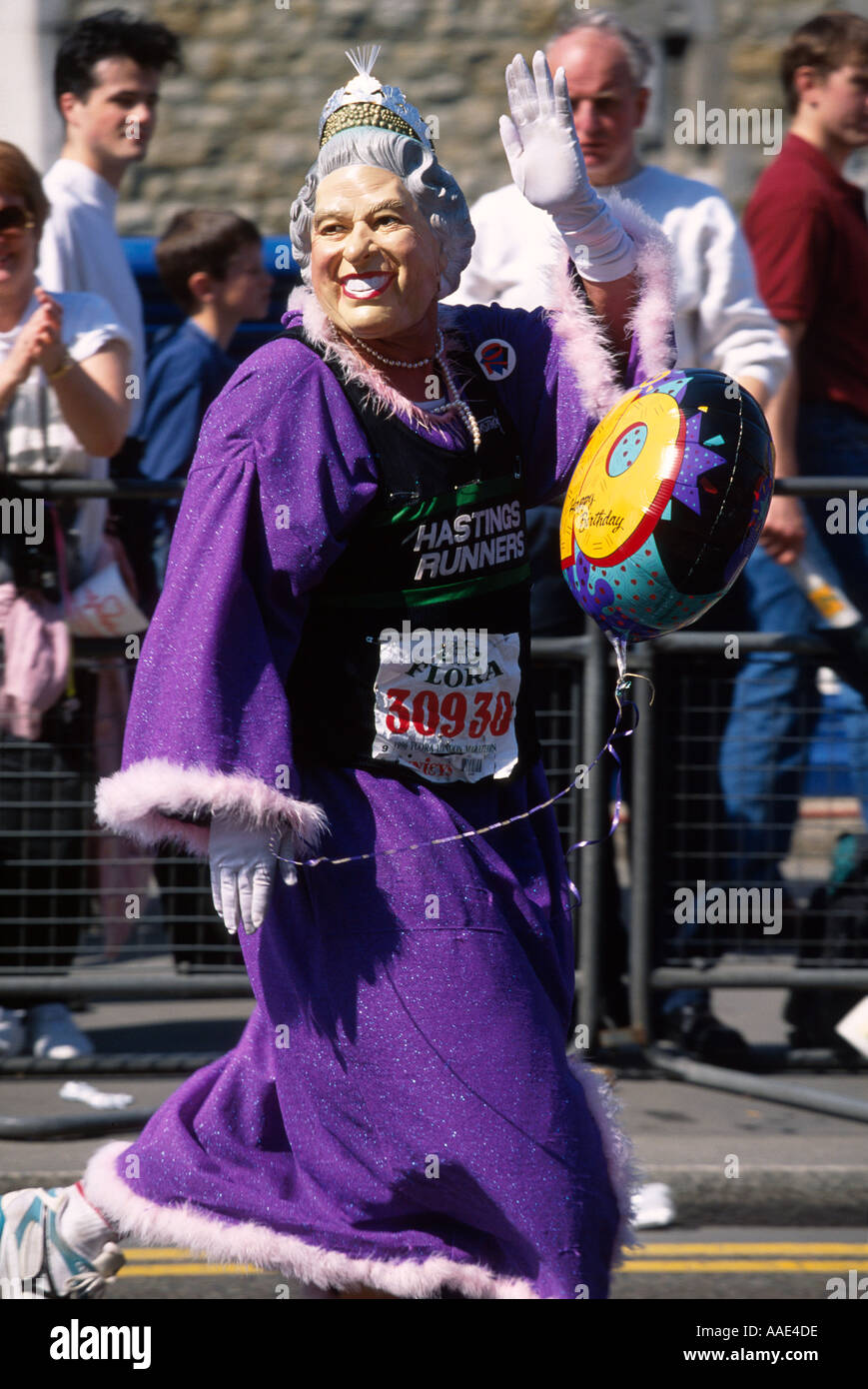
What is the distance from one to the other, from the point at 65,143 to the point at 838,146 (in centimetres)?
236

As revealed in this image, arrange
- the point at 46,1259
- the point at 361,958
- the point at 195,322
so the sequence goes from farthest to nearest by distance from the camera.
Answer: the point at 195,322
the point at 46,1259
the point at 361,958

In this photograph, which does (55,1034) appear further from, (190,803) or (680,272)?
(680,272)

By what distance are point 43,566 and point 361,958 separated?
2.28 meters

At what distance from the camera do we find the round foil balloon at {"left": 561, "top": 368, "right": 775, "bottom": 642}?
289 centimetres

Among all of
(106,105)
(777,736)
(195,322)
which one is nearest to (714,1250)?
(777,736)

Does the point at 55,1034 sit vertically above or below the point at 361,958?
below

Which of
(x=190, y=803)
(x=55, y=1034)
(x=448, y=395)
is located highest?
(x=448, y=395)

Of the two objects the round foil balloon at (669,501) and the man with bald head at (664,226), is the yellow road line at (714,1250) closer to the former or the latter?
the round foil balloon at (669,501)

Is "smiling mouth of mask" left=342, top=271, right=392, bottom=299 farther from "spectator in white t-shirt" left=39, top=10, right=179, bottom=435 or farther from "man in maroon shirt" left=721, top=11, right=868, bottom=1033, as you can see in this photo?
"spectator in white t-shirt" left=39, top=10, right=179, bottom=435

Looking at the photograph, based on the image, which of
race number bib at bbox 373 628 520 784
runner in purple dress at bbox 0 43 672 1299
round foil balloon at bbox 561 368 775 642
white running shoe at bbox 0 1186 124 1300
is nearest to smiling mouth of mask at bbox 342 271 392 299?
runner in purple dress at bbox 0 43 672 1299

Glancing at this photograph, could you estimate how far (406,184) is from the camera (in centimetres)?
304
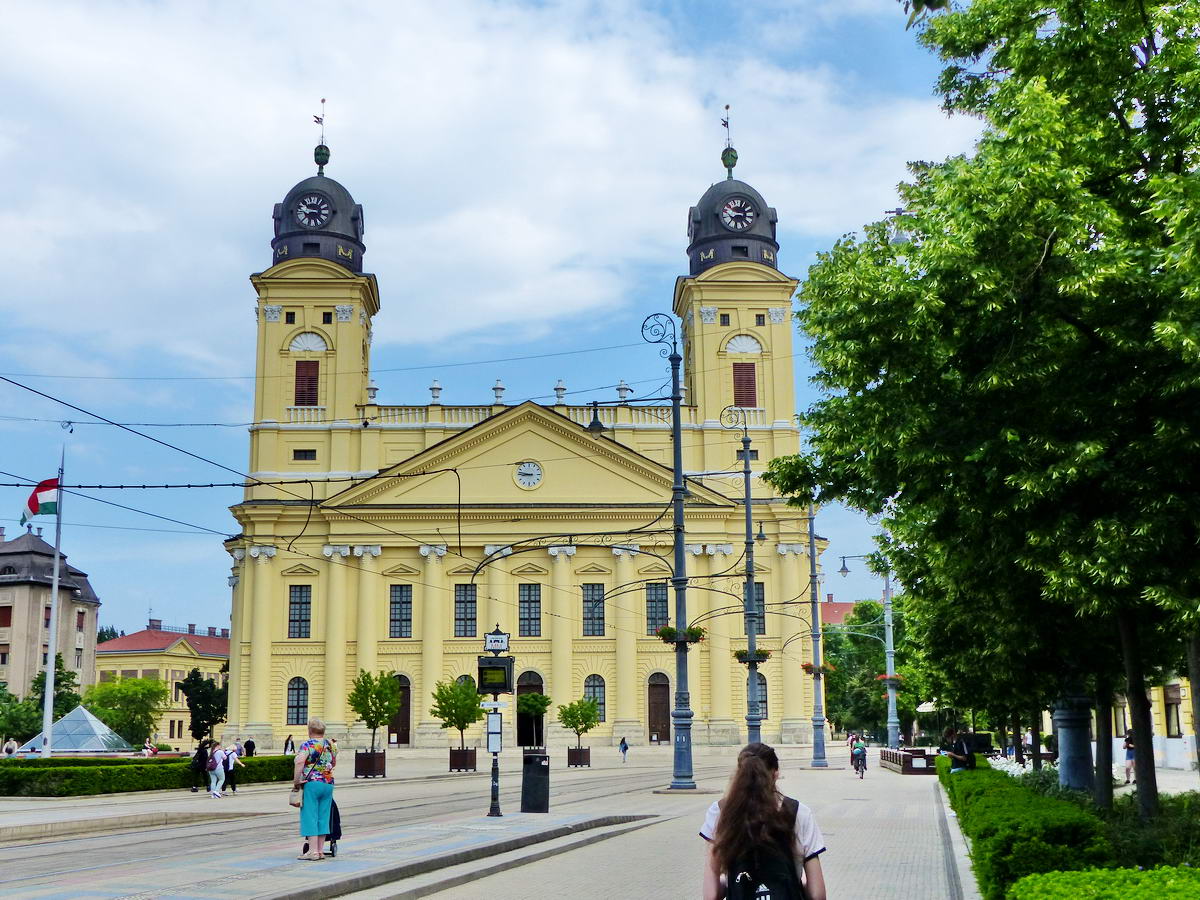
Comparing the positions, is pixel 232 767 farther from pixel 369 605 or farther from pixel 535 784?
pixel 369 605

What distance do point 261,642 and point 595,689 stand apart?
17.1 metres

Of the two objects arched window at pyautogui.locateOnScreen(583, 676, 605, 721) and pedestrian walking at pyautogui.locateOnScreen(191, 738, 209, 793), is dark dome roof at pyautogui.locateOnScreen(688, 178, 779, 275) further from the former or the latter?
pedestrian walking at pyautogui.locateOnScreen(191, 738, 209, 793)

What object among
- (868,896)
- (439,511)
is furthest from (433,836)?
(439,511)

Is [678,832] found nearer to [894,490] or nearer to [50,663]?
[894,490]

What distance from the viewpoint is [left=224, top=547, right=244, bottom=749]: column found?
6662 centimetres

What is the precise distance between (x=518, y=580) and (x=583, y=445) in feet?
25.5

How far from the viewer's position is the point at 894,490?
49.9 feet

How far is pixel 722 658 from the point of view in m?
67.5

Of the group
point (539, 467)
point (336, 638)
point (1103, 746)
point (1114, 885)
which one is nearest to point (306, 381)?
point (539, 467)

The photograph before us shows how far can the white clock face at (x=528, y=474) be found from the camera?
68500 mm

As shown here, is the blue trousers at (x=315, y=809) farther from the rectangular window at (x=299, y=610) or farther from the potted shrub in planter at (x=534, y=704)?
the rectangular window at (x=299, y=610)

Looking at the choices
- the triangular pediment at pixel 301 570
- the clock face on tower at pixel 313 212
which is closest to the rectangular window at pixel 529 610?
the triangular pediment at pixel 301 570

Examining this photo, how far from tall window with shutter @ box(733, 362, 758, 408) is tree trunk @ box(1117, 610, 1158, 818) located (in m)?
55.3

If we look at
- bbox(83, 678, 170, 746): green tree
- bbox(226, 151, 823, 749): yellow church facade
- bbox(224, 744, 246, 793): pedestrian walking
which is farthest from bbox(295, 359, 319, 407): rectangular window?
bbox(224, 744, 246, 793): pedestrian walking
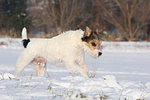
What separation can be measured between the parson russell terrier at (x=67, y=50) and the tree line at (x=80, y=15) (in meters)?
18.4

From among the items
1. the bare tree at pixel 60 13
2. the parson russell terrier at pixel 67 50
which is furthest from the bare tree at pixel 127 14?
the parson russell terrier at pixel 67 50

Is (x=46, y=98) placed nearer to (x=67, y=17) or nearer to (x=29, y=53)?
(x=29, y=53)

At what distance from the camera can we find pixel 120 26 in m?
25.0

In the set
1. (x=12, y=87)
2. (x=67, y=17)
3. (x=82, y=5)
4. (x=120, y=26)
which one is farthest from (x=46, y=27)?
(x=12, y=87)

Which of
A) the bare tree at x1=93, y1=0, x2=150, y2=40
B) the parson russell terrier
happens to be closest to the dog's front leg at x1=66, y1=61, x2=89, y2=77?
the parson russell terrier

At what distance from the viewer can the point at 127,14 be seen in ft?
82.4

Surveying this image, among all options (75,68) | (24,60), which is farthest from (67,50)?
(24,60)

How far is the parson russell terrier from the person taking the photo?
203 inches

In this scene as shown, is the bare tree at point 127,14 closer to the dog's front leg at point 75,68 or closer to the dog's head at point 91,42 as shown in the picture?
the dog's head at point 91,42

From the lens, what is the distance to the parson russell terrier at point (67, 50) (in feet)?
17.0

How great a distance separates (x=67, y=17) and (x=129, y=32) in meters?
7.17

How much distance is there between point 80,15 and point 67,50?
22046 millimetres

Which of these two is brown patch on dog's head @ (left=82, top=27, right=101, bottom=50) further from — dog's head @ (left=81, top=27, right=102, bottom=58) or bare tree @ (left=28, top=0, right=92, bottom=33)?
bare tree @ (left=28, top=0, right=92, bottom=33)

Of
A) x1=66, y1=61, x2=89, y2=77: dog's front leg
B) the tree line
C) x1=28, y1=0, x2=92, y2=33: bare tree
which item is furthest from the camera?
x1=28, y1=0, x2=92, y2=33: bare tree
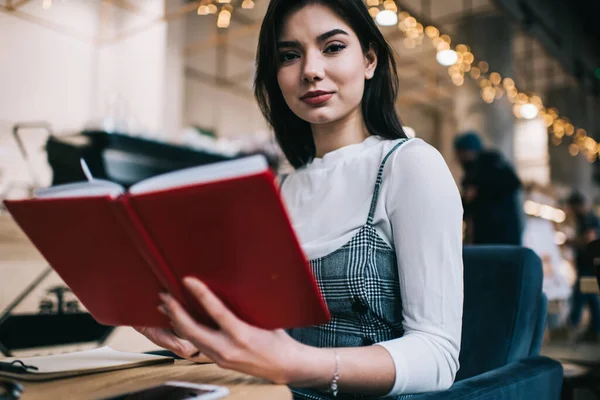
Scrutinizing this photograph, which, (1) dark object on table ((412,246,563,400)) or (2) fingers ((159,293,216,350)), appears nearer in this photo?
(2) fingers ((159,293,216,350))

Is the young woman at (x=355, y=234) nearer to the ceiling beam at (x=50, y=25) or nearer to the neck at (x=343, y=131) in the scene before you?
the neck at (x=343, y=131)

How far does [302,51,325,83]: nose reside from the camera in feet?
3.35

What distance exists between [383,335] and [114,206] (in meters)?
0.59

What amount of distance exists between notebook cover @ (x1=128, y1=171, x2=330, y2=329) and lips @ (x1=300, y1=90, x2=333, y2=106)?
560mm

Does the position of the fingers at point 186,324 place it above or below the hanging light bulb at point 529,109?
below

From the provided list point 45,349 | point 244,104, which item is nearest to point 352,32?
point 45,349

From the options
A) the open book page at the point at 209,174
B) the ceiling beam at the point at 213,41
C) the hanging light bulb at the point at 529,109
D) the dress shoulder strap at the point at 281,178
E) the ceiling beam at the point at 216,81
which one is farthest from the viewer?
the ceiling beam at the point at 216,81

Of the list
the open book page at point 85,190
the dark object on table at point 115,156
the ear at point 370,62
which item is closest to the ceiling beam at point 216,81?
the dark object on table at point 115,156

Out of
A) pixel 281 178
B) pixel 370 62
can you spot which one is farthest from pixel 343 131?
pixel 281 178

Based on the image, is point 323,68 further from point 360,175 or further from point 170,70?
point 170,70

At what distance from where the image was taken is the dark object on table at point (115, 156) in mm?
2678

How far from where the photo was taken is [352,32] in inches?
42.8

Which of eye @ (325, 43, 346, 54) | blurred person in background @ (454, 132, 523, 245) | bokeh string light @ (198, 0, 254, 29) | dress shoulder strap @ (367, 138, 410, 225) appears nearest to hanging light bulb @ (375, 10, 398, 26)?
bokeh string light @ (198, 0, 254, 29)

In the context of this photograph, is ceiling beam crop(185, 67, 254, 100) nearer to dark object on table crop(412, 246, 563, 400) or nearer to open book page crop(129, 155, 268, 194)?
dark object on table crop(412, 246, 563, 400)
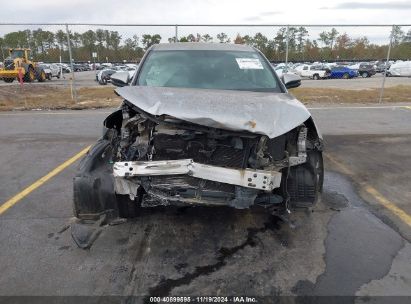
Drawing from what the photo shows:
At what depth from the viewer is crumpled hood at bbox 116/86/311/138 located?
9.84ft

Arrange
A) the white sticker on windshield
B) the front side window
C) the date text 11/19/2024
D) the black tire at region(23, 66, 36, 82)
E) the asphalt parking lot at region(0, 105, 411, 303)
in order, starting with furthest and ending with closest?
1. the black tire at region(23, 66, 36, 82)
2. the white sticker on windshield
3. the front side window
4. the asphalt parking lot at region(0, 105, 411, 303)
5. the date text 11/19/2024

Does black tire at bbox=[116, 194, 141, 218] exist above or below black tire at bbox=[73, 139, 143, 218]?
below

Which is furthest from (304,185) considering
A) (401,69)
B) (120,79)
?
(401,69)

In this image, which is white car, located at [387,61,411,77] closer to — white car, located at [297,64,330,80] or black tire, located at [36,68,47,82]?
white car, located at [297,64,330,80]

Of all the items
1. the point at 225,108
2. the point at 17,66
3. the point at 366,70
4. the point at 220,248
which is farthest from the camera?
the point at 366,70

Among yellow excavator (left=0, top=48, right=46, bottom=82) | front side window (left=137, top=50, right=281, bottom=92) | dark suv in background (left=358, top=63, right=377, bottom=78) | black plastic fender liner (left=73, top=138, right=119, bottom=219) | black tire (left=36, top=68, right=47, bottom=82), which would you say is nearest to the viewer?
black plastic fender liner (left=73, top=138, right=119, bottom=219)

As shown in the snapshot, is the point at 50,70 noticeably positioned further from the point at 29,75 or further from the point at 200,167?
the point at 200,167

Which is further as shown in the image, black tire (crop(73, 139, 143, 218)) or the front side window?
the front side window

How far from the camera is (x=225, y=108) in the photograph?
3.24m

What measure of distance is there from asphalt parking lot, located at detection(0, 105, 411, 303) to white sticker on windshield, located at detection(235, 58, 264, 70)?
1.78 meters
☆ ☆ ☆
▶ What you should do
Lay out as a Markdown table every line from the one containing "How far from the camera" through the last line of the rows, skipping blank lines. Use a column named No. for the running number and a column named Line for the text.

▶ Solution to this task
| No. | Line |
|---|---|
| 1 | How far from the camera is (x=225, y=108) in the photograph? |
| 2 | 3.24m |
| 3 | What measure of distance is there from asphalt parking lot, located at detection(0, 105, 411, 303) to white sticker on windshield, located at detection(235, 58, 264, 70)? |
| 4 | 1.78 meters |